# COOKING FOR THE WEDDING



## gary s

Our Grandson got married Sunday Sept. 2nd  When they were doing all the planning I asked who and what was going to do the food? They both looked at me and said "You" Barbecue.
How could I say no. In fact I was flattered that they both wanted me to cook for a crowd.
I had to rent an extra refrigerator for all the meat and buy two huge igloo coolers.
ended up buying all my meat at the local store just up the road (made me a good deal on everything.
6 Briskets 14-18 lbs each
5 -  8-9 # Pork Butts
25 racks of Baby Backs
16 Large Chicken split in Half 
12  Lbs. Sausage
4 Gallons of my Baked Beans

Number 2 son brought his Smoker over .
Had 2 smokers going for 4 days





















































































































This is the best I could do with Pics, It got so Crazy I didn't even think about More Pics

We fed between 80 and 90 people and lots of seconds. I guess it was pretty darn good everyone kept complimenting how good the BBQ was

and BTW  I also Officiated the Service   I had a blast but tired , tired

Gary


----------



## chilerelleno

WOW! 
Congrats on your Grandson's Wedding and on pulling off the HUGE cook.
*Like!*


----------



## cooker613

Mazel Tov. A beautiful cook!


----------



## flatbroke

Good job


----------



## GATOR240

Wow, what a job! Looks excellent!


----------



## kruizer

I love to cook and that is too much for me to handle. It is good you had some help. Awesome cook


----------



## Smkryng

Congratulations on the wedding! That’s one huge cook, I’d pull my hair out trying to cook for 80 or 90 people. Looks like you did great though.


----------



## motocrash

Man that's a lot of work!


----------



## chopsaw

Awesome all around . That sausage really caught my eye . Looks perfect .


----------



## Smoke23

Congratulations on the grandson’s wedding and that HUGE cook!


----------



## KrisUpInSmoke

That looks like a colossal cook! What an undertaking! Congrats on everything, from the cook to the wedding to the carousel!


----------



## zachd

Wow!


----------



## meatallica

Awesome job!!!


----------



## gmc2003

WOW, just WOW. That's a great looking cook Gary. Superb Job on those wedding vittles, and I don't think I've ever seen a fridge stocked with that much food. 

Point for sure.

Chris


----------



## petehalsted

Wow, that had to take some serious planning and it looks like you pulled it off well! 

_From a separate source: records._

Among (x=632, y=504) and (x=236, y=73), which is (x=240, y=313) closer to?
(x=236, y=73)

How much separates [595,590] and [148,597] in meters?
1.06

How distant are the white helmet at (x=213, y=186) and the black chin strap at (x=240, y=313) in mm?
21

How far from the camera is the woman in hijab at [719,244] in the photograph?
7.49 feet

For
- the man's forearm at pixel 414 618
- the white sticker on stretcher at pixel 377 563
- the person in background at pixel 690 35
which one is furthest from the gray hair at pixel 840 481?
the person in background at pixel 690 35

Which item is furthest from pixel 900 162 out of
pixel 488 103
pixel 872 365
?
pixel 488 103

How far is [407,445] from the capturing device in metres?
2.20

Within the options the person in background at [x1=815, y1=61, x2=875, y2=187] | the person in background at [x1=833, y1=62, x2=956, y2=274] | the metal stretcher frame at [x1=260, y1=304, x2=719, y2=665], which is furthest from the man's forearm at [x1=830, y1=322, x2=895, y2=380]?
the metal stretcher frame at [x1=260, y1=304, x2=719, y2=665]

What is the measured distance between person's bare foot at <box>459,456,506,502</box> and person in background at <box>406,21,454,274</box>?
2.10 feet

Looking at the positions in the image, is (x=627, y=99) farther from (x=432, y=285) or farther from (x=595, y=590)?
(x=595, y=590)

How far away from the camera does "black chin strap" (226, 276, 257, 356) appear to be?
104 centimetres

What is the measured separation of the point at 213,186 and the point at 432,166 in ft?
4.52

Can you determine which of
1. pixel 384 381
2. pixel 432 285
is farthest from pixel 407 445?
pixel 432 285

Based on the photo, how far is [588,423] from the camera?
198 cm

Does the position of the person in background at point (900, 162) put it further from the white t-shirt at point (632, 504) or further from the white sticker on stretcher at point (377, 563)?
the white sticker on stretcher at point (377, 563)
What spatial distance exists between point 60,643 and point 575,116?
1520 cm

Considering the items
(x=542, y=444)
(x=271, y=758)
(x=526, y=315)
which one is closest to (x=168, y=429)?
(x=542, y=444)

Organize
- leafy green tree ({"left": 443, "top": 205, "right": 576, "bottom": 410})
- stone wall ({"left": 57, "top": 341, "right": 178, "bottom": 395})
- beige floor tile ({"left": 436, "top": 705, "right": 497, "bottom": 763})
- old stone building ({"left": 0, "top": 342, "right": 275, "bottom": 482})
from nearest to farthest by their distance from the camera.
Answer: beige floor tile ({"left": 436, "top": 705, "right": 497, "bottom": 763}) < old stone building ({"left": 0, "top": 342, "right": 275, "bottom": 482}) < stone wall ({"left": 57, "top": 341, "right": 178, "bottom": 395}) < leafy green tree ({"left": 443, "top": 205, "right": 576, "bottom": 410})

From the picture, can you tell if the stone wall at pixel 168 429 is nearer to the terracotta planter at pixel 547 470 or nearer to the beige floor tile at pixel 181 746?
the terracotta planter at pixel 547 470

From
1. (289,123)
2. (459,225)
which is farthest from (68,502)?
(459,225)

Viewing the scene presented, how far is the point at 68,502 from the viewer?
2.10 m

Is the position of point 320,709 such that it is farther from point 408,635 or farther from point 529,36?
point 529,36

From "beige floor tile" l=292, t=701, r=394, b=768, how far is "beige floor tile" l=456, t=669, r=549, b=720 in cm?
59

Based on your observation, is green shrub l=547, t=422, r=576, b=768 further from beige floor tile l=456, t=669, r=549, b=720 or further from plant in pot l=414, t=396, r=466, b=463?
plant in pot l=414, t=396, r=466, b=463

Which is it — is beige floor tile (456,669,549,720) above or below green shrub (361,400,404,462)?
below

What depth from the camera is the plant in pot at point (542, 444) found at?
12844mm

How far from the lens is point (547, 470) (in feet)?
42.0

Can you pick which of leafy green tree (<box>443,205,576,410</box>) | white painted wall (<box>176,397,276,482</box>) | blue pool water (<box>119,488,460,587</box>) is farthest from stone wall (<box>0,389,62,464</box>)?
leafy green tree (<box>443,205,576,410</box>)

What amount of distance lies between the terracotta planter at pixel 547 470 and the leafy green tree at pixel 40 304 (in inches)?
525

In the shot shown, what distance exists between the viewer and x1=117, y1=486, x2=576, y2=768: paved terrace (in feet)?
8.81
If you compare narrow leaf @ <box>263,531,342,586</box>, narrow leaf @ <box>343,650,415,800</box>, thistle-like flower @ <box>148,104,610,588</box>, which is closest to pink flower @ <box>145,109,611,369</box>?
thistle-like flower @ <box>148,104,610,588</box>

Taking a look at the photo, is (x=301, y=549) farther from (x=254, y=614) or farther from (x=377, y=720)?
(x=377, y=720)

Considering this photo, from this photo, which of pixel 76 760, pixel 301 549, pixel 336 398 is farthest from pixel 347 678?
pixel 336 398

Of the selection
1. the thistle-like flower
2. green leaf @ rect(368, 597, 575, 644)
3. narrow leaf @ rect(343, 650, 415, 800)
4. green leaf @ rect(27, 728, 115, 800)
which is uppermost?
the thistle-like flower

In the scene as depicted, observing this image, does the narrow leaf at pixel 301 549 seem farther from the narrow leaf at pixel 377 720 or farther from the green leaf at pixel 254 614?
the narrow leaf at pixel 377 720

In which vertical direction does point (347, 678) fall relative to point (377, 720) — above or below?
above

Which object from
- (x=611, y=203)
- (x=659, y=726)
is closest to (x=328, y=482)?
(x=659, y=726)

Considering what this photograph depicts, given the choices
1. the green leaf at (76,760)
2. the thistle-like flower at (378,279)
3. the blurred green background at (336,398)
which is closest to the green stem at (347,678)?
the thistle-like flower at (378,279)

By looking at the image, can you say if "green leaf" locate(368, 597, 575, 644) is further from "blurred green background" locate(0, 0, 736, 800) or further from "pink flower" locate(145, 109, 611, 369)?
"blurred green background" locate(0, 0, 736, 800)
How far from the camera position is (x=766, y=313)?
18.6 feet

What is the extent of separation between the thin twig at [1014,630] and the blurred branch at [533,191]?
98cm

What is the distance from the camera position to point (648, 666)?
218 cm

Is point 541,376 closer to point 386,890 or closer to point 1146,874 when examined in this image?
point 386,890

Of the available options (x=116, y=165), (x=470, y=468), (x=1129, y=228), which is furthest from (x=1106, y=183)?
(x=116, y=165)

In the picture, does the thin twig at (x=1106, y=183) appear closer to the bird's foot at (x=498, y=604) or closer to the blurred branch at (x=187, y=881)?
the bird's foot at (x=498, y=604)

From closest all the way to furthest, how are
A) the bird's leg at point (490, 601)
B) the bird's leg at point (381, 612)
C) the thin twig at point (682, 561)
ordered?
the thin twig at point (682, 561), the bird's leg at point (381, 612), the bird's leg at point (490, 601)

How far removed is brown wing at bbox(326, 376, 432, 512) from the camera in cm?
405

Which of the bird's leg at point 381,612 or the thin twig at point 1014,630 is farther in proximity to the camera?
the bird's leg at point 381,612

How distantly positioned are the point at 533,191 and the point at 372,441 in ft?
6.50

I would be curious to hear more about your process, As far as order you cooked things, how you held them, reheated etc. and what worked, didn't work, what you would change if you did it again.


----------



## xray

Gary, congrats on the grandson’s wedding. That’s one hell of a cook, you make it look so easy.


----------



## tropics

Gary Congrats on a fantastic cook,all looks perfect to me.Hope the newly weds have a long and happy bunch of years together.
Richie


----------



## gary s

Thanks Guys   I had more fun than I have had in Years. The only time I got a little stressed was re-warming
Wedding was at 5:30 PM  I finished warming the last batch at 4:10 PM  #1 son and nephew hurried it out there, then I jumped in the shower, got ready and made it by 5:30  Actually got started with the ceremony at 6:00

Gary


----------



## SmokinAl

Wow, what a marathon cook!
Great photo's & congrats to the bride & groom!!!
Al


----------



## HalfSmoked

After all the others comments the only thing I can say is AWESOME AWESOME AWESOME.
You also created some fond memories for you family. Congrats to your grandson.

Warren


----------



## dr k

Wow what a spread!  Those reverse smokers look great next to each other. Those low mounted fire boxes look like they are magically floating next to the smoker. Must be some great welding jobs.


----------



## gary s

Thanks again  Here are a few pics of my Grandson who was ring bearer For his Big Brother
He just turned 5  the little girl was the flower girl


Learned all his moves from watching his Dad and Mom dancing


----------



## RiversideSm0ker

That was an awesome cook Gary. You definitely were all over it even officiating. You are the man! Two thumbs up to you and congrats to your grandson. I wish him and his spouse all the best in the future.

George


----------



## Jeff Wright

What a task you had...can you say grandfather of the decade!  Nice work.  That had to be extremely gratifying.  Congrats for pulling it off and best of wishes to the newlyweds.


----------



## SmokinLogs

Wow, I don’t know what else to say but wow. Everything there looks delicious, and there is so much of it. Congrats on your grandson getting married, and congrats on making the carousel, you deserve it!


----------



## Bearcarver

OMG!!
What a Fabulous Thread!!!:)
This is easily one of the best Smokes of All Time.
And the entertainment is Great too, with the 5 year old GS & his Cute little friend!!
They make a Great pair!!
The food ALL looks out of this World, but I expected nothing Less!!
Nice Job Gary!!
Like.

Bear


----------



## gary s

Thanks again guys  What a week !!

Gary


----------



## gary s

BTW  only thing that was left was some Ribs and Chicken  and that went home with some of the guest.

Gary


----------



## Braz

Great job. (Just piling on here.)


----------



## normonster

Wow. You win.


----------



## WaterinHoleBrew

Wow, that is just awesome all the way around my friend...  That's a grand slam right there!  Congrats to the bride & groom!


----------



## gary s

Thank you, All of you for the nice comments  I really do appreciate them.

Gary


----------



## buffalobbqpete

Looks like an awesome cook! Congrats to your grandson!


----------



## hardcookin

Awesome job Gary!! I love big smokes like that, but all I want is some sleep after its all over...
You really nailed that one!!


----------



## gary s

Thank you,  I was work But a ton of fun

Gary


----------



## gary s

Good thing it wasn't this week Been Raining and supposed to rain all week

Gary


----------



## HalfSmoked

Yup same here and going to get worst from hurricane. They say we could get up to 20".

Warren


----------



## gary s

Just looking back at the Wedding, It was really Fun

Gary


----------



## HalfSmoked

That's the great thing about memories and photos to remind you.

Warren


----------



## gary s

Yep Great Day for sure

Gary


----------